(Exercise directions): Reproduce every one of the lines below word for word, omitting the pictures.

(Questions about pictured scenes)
╭──

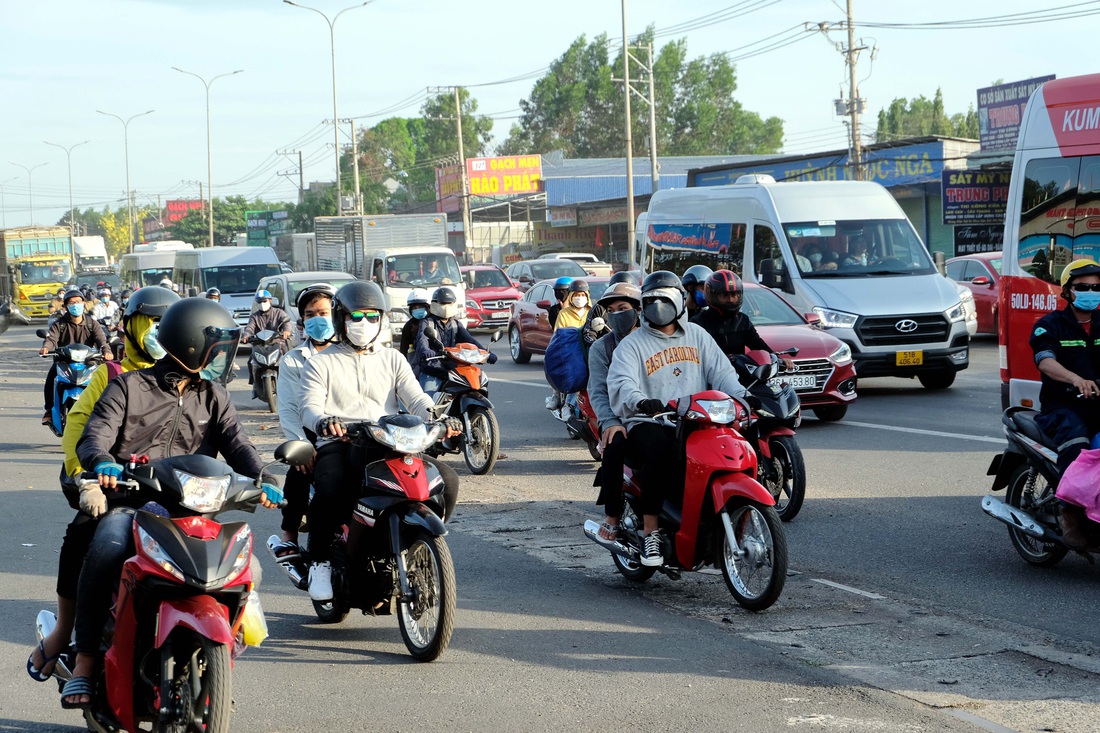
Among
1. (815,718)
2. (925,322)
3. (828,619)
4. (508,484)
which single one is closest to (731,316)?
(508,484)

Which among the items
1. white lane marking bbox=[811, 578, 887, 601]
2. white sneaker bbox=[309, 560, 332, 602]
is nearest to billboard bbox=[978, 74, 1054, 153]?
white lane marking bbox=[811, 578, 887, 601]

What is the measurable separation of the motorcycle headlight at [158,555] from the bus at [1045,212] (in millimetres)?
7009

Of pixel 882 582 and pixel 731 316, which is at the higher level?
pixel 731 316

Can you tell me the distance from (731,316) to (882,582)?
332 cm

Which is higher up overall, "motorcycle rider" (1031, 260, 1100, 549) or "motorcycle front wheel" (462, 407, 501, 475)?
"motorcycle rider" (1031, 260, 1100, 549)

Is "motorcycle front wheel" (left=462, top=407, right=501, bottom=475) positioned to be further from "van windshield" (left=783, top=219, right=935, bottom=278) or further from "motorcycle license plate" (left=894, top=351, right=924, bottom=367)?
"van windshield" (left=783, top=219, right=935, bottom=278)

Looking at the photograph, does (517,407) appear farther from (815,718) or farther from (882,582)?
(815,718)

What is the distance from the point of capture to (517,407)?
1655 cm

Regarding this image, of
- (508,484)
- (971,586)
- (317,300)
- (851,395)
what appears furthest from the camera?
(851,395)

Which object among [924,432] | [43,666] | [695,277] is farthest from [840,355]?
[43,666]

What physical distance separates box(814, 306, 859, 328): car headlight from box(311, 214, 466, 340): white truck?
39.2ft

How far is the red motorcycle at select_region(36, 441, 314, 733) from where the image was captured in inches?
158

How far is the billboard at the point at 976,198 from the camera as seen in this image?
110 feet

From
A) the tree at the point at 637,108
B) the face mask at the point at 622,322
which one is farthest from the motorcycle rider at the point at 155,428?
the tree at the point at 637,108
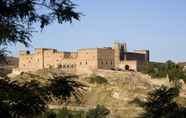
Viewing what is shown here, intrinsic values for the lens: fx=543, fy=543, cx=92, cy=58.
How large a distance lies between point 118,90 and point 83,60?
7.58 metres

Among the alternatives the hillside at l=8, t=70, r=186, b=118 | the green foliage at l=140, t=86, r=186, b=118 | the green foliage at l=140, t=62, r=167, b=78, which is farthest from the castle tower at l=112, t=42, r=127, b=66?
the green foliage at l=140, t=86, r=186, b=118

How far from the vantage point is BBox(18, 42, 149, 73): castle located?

╰──

(Full answer):
Among
1. (815,718)
2. (925,322)
3. (828,619)
4. (508,484)
which single one is closest to (731,316)?
(508,484)

Which among the items
1. white lane marking bbox=[811, 578, 887, 601]
2. white sneaker bbox=[309, 560, 332, 602]
is nearest to billboard bbox=[978, 74, 1054, 153]?
white lane marking bbox=[811, 578, 887, 601]

What is the measurable separation of the motorcycle headlight at [158,555] from the bus at [1045,212] (in millimetres)?
7009

Of pixel 882 582 and pixel 731 316, which is at the higher level?
pixel 731 316

Can you tell me the distance from (731,316) to (882,582)?
332 cm

Which is higher up overall, "motorcycle rider" (1031, 260, 1100, 549) or "motorcycle front wheel" (462, 407, 501, 475)?
"motorcycle rider" (1031, 260, 1100, 549)

Is "motorcycle front wheel" (left=462, top=407, right=501, bottom=475) positioned to be further from "van windshield" (left=783, top=219, right=935, bottom=278) or further from "motorcycle license plate" (left=894, top=351, right=924, bottom=367)?
"van windshield" (left=783, top=219, right=935, bottom=278)

Looking at the photograph, does (517,407) appear farther from (815,718) or farther from (882,582)?
(815,718)

What is the distance from the point of capture to (517,407)?
1655 cm

Regarding this image, of
- (508,484)
- (971,586)
- (317,300)
- (851,395)
what appears furthest from the camera?
(851,395)

Which object among [924,432] | [43,666] | [695,277] is farthest from [840,355]?
[43,666]

What physical distance separates box(814, 306, 859, 328): car headlight from box(311, 214, 466, 340): white truck?
39.2ft

How far is the red motorcycle at select_region(36, 441, 314, 733) from where the image was captured in inches?
158

How far is the billboard at the point at 976,198 from the camera as seen in this image?
110 feet

From
A) the tree at the point at 637,108
B) the face mask at the point at 622,322
which one is farthest from the motorcycle rider at the point at 155,428?
the tree at the point at 637,108
Viewing what is shown here, intrinsic values for the lens: fx=543, fy=543, cx=92, cy=58.
How large a distance lies between point 118,90 and point 83,60?
7.58 metres

Among the alternatives the hillside at l=8, t=70, r=186, b=118 | the green foliage at l=140, t=86, r=186, b=118 | the green foliage at l=140, t=62, r=167, b=78, which is farthest from the castle tower at l=112, t=42, r=127, b=66?
the green foliage at l=140, t=86, r=186, b=118

How far from the vantage point is BBox(18, 42, 149, 73): castle located?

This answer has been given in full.